Specimen Collection and Preparation
 The CMV IgG/IgM Combo Rapid Test Cassette (Serum/Plasma) can be performed using
either serum or plasma specimens.
 Separate the serum or plasma from blood as soon as possible to avoid hemolysis. Only
clear, non-hemolyzed specimens can be used.
 Testing should be performed immediately after the specimens have been collected. Do not
leave the specimens at room temperature for prolonged periods. Specimens may be stored
at 2-8°C for up to 3 days. For long-term storage, specimens should be kept below -20°C.
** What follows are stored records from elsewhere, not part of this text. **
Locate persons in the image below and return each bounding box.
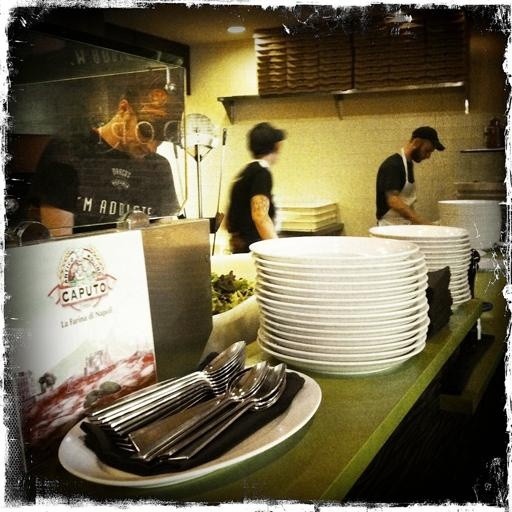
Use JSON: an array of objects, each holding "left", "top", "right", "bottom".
[
  {"left": 376, "top": 126, "right": 445, "bottom": 226},
  {"left": 227, "top": 122, "right": 288, "bottom": 253},
  {"left": 30, "top": 71, "right": 184, "bottom": 240}
]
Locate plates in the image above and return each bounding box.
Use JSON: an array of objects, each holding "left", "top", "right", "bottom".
[
  {"left": 61, "top": 366, "right": 331, "bottom": 487},
  {"left": 438, "top": 198, "right": 502, "bottom": 253},
  {"left": 369, "top": 223, "right": 476, "bottom": 314},
  {"left": 247, "top": 230, "right": 434, "bottom": 379}
]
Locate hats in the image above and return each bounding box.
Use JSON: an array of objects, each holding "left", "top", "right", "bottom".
[
  {"left": 250, "top": 122, "right": 284, "bottom": 152},
  {"left": 125, "top": 67, "right": 184, "bottom": 142},
  {"left": 411, "top": 126, "right": 446, "bottom": 151}
]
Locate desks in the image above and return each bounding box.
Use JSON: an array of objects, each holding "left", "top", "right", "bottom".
[{"left": 144, "top": 298, "right": 491, "bottom": 504}]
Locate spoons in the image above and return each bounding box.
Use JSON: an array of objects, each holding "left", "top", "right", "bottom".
[{"left": 82, "top": 342, "right": 288, "bottom": 471}]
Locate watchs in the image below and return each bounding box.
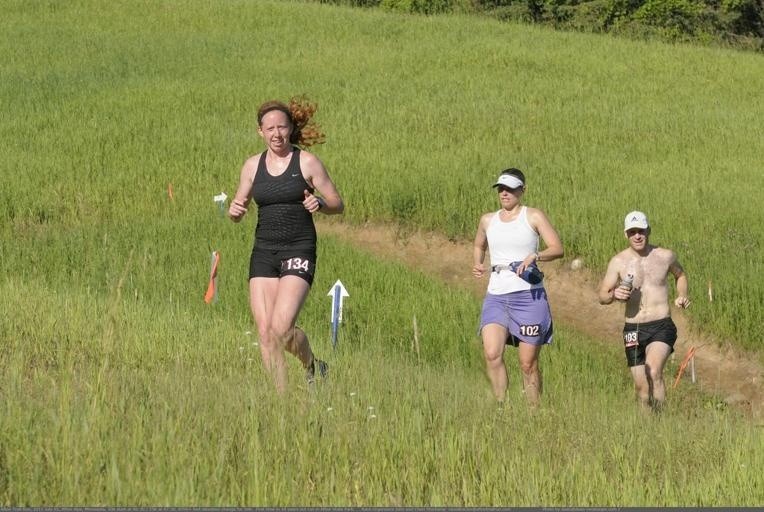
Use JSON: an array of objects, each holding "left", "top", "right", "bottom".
[{"left": 317, "top": 196, "right": 324, "bottom": 211}]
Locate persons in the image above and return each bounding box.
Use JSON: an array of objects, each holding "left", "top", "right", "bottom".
[
  {"left": 599, "top": 211, "right": 693, "bottom": 406},
  {"left": 472, "top": 168, "right": 564, "bottom": 402},
  {"left": 227, "top": 98, "right": 345, "bottom": 393}
]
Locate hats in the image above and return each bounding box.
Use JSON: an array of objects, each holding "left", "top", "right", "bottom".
[
  {"left": 492, "top": 174, "right": 524, "bottom": 190},
  {"left": 624, "top": 211, "right": 649, "bottom": 232}
]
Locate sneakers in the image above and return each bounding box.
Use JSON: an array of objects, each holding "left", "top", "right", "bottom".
[{"left": 307, "top": 359, "right": 329, "bottom": 387}]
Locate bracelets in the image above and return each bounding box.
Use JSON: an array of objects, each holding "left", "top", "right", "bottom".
[{"left": 535, "top": 252, "right": 539, "bottom": 260}]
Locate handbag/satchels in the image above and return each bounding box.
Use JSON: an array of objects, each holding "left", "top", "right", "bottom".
[{"left": 510, "top": 261, "right": 544, "bottom": 285}]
 Bring specimens to room temperature prior to testing. Frozen specimens must be
completely thawed and mixed well prior to testing. Specimens should not be frozen and
thawed repeatedly.
 If specimens are to be shipped, they should be packed in compliance with local regulations
for the transportation of etiologic agents.
Directions for Use
Allow the test, specimen, and/or controls to reach room temperature (15-30°C) prior to testing.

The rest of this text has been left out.